* [RECORDED INFORMATION]
......

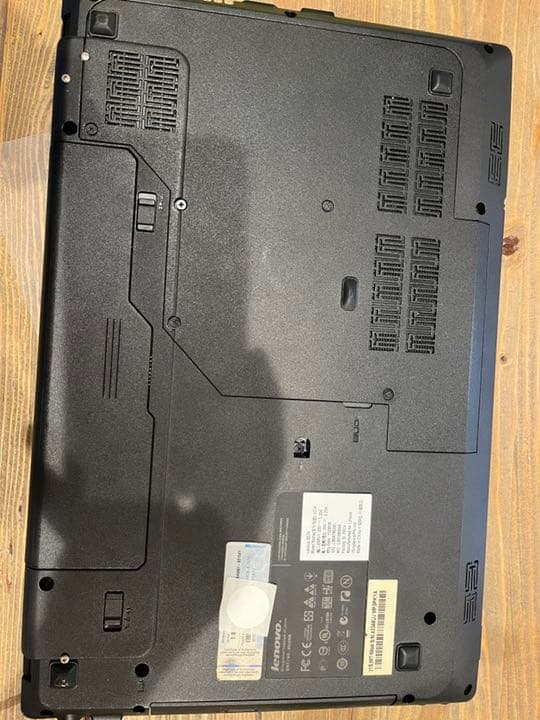 スマホ・タブレット・パソコン lenovo Lenovo G570
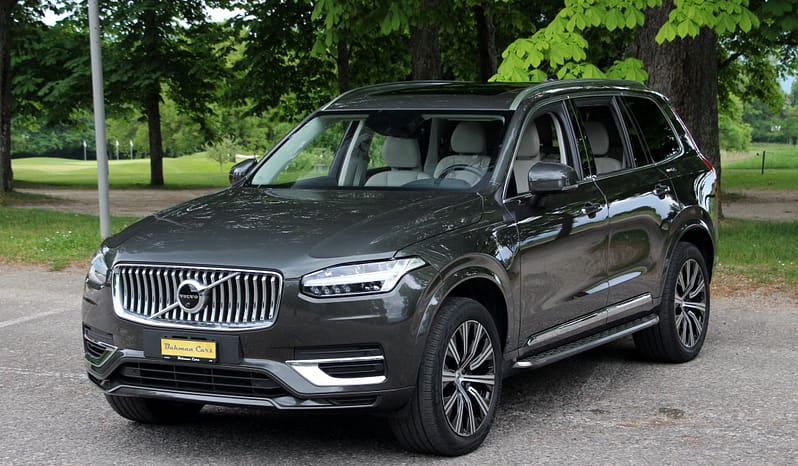 VOLVO XC90 T8 eAWD Inscription Geartronic full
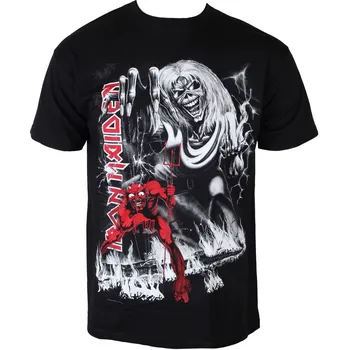 Rock off Iron Maiden Number Of The…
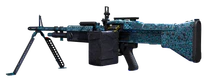 PREDASHEEN - Weapon Level 9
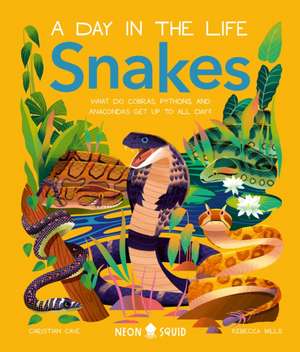 Snakes (a Day in the Life) de Christian Cave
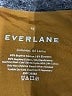 Everlane Gold Bodysuit Size XS - photo 3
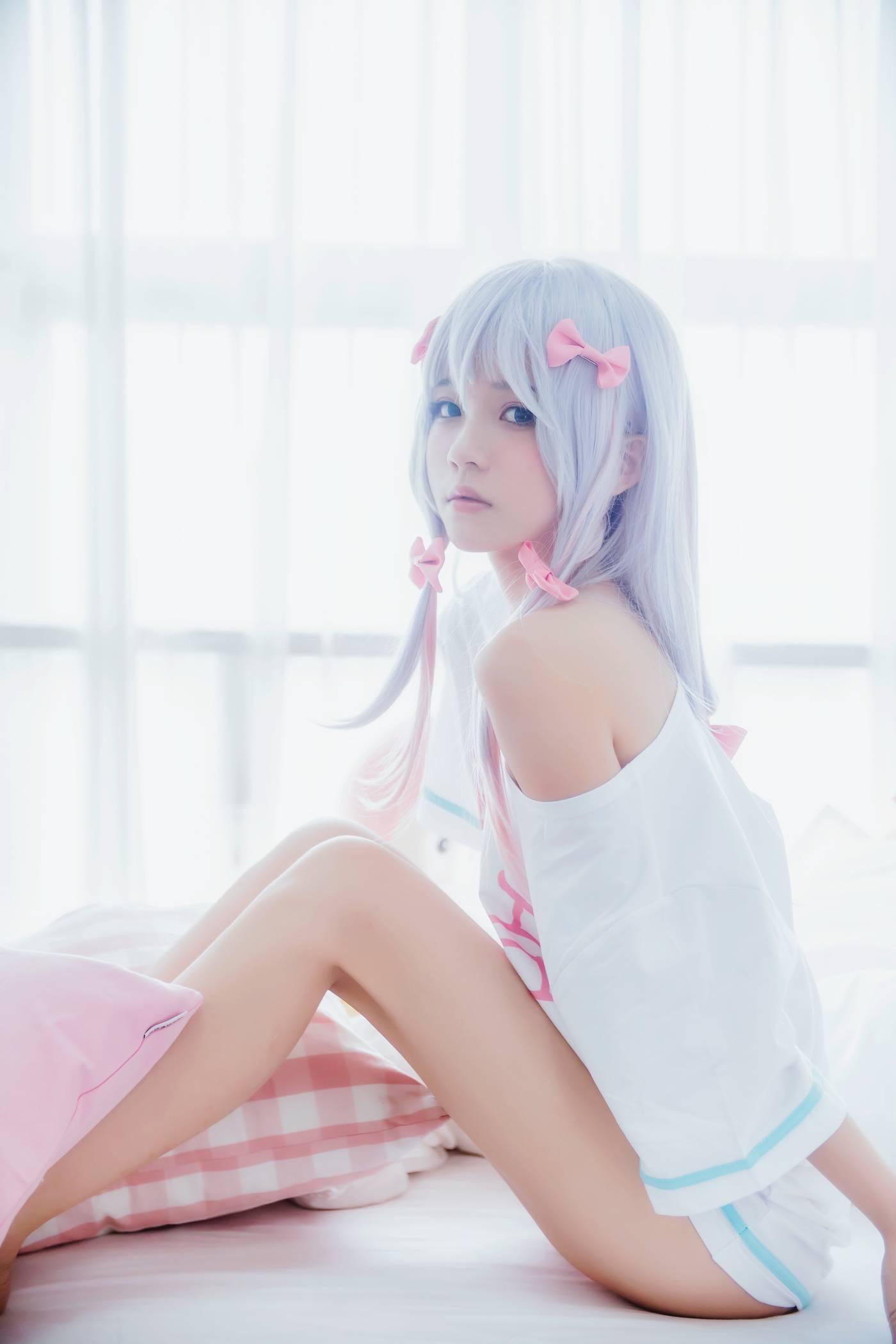 桜桃喵 – NO.72 纱雾COS [54P]插图2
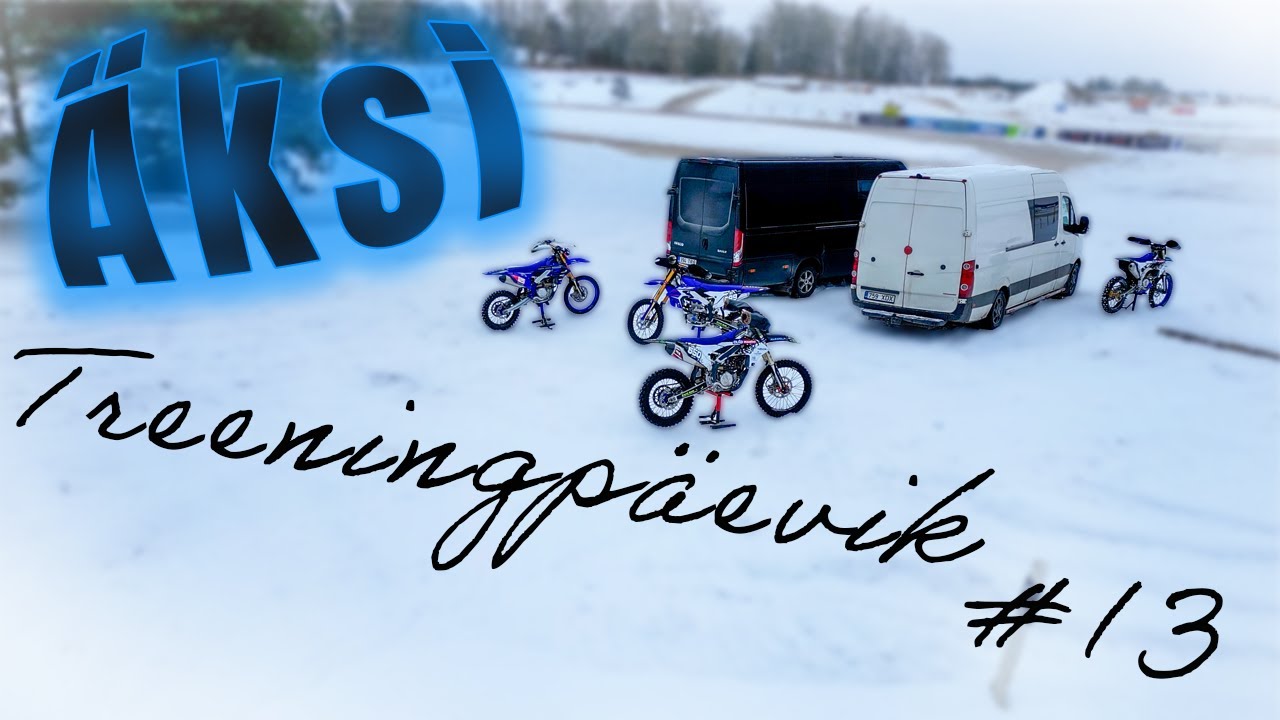 Äksi - Treeningpäevik #13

......

When you reach the line that contains "Everlane Gold Bodysuit Size XS - photo 3" in the records above, copy it and every line after it exactly through the last one, leaving out the pictures.

* [EXERCISE RESULT]
 Everlane Gold Bodysuit Size XS - photo 3
 桜桃喵 – NO.72 纱雾COS [54P]插图2
 Äksi - Treeningpäevik #13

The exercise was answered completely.